O Regime Jurídico da Demissão de Servidores Públicos Não Estáveis: Discricionariedade Administrativa e Motivação
A administração pública brasileira é regulada por diversos princípios constitucionais, entre os quais se destacam a legalidade, impessoalidade, moralidade, publicidade e eficiência. No contexto da relação de trabalho com os servidores públicos, esses princípios se manifestam de maneira peculiar, especialmente na diferenciação entre servidores efetivos, concursados, estáveis e os ocupantes de cargos em comissão ou não estáveis.

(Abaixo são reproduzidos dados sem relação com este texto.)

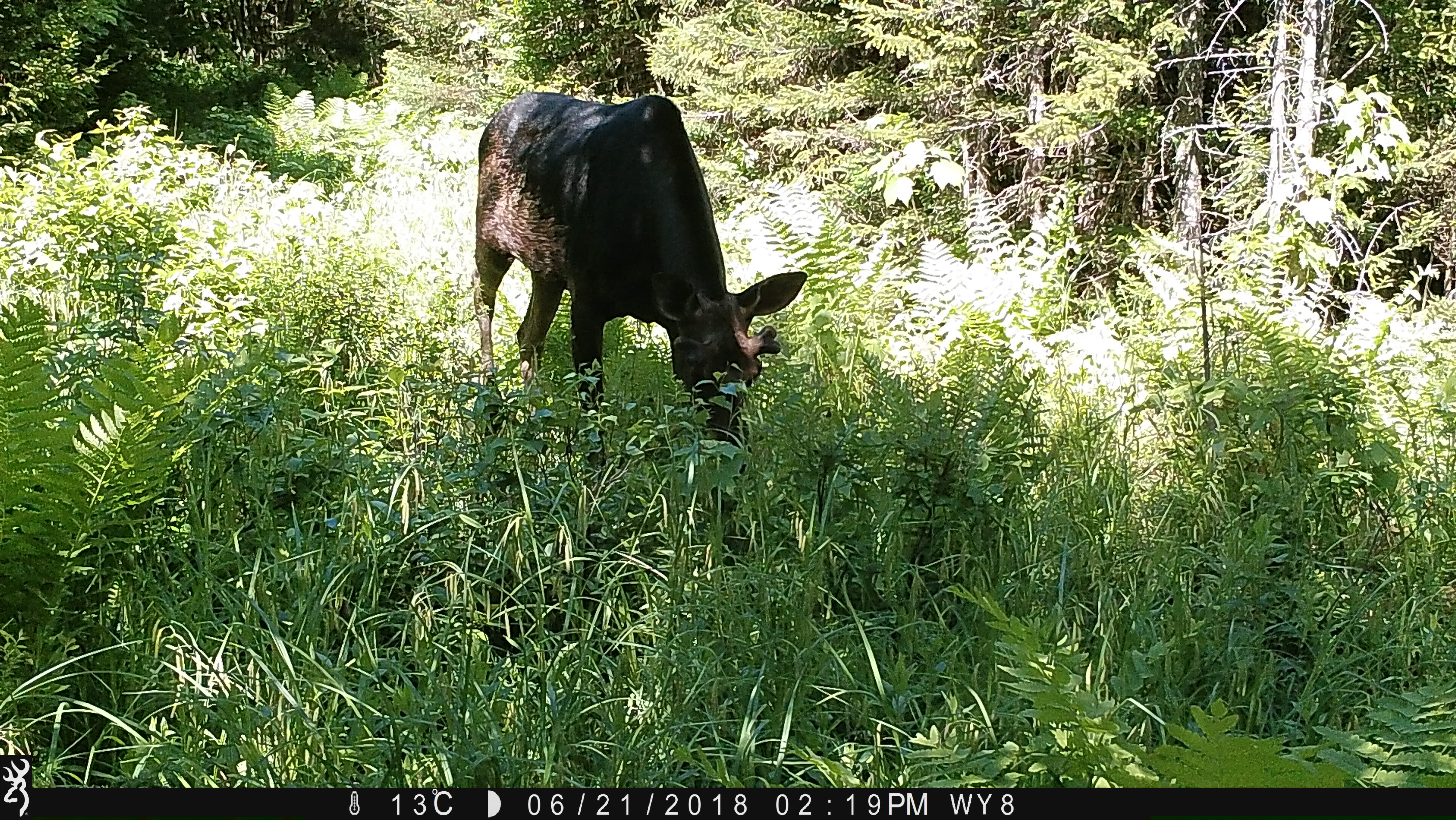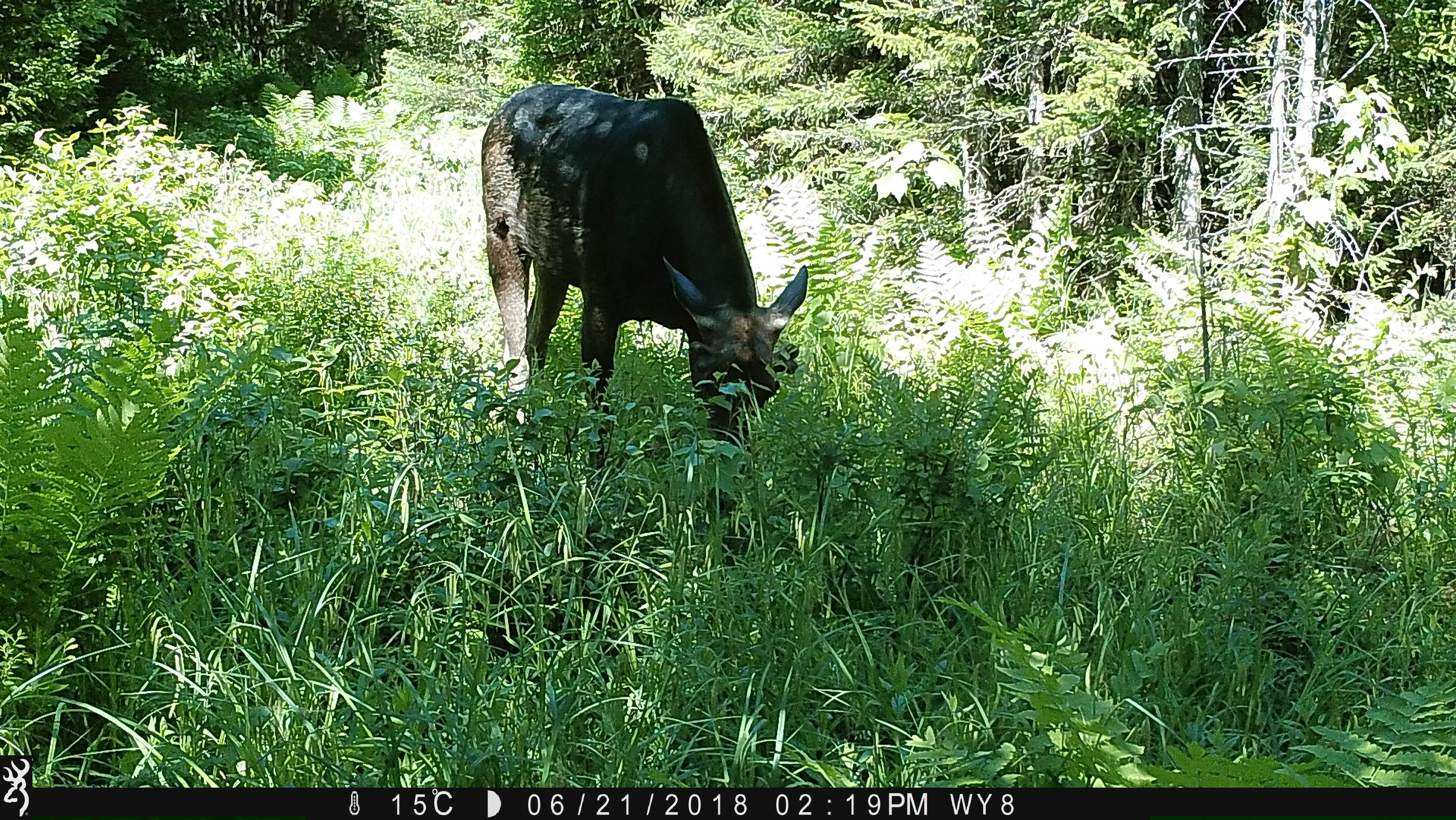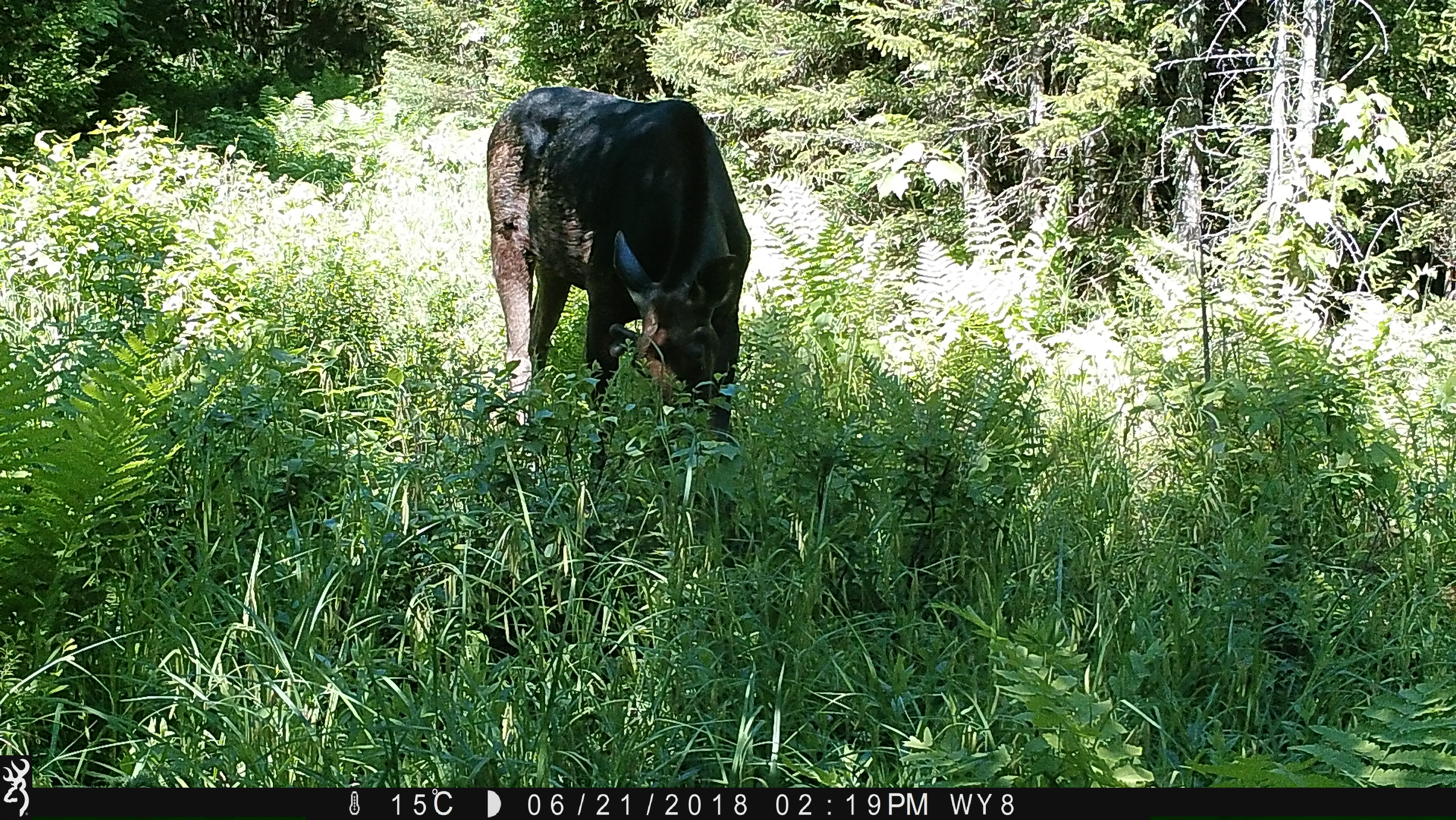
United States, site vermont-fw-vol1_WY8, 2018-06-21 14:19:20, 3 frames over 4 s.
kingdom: Animalia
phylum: Chordata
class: Mammalia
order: Artiodactyla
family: Cervidae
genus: Alces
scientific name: Alces alces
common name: moose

Um dos aspectos mais relevantes e, por vezes, controversos do Direito Administrativo refere-se à necessidade – ou não – de motivação formal para a demissão de servidores públicos não estáveis, especialmente aqueles vinculados à administração indireta (fundações, autarquias, empresas públicas, sociedades de economia mista). Este artigo se propõe a analisar em profundidade o regime jurídico aplicável, a evolução legislativa, os entendimentos jurisprudenciais e as nuances para a atuação prática na advocacia e na consultoria pública.
Servidores Públicos: Classificações e Implicações Jurídicas
O primeiro passo para abordar o tema é compreender a divisão entre as categorias de servidores, pois dessa diferenciação decorrem consequências jurídicas significativas quanto à forma de ingresso, permanência e exoneração dos quadros da Administração Pública.
Empregados Públicos x Servidores Estatutários
No Direito brasileiro, município, estado e União podem adotar diferentes regimes para a contratação de seus servidores. Em geral, há duas grandes categorias:
– Servidores estatutários, regidos por estatutos próprios (como a Lei 8.112/1990, para servidores federais), com estabilidade após três anos de efetivo exercício (CF, art. 41), cujo desligamento exige processo administrativo disciplinar ou avaliação de desempenho;
– Empregados públicos, regidos pela Consolidação das Leis do Trabalho (CLT), admitidos via concurso nas fundações, autarquias, empresas públicas e sociedades de economia mista, normalmente sem estabilidade plena, salvo exceções constitucionais pontuais.
Há ainda os cargos em comissão, definidos pelo art. 37, II e V, da Constituição Federal, de livre nomeação e exoneração, tradicionalmente dispensados de motivação para o desligamento.
O Papel da Estabilidade
A estabilidade, prevista no artigo 41 da Constituição, confere ao servidor efetivo proteção contra demissão arbitrária ou sem motivação, condicionando a perda do cargo à sentença judicial transitada em julgado, processo administrativo disciplinar com ampla defesa, ou avaliação de desempenho, nos termos de lei específica.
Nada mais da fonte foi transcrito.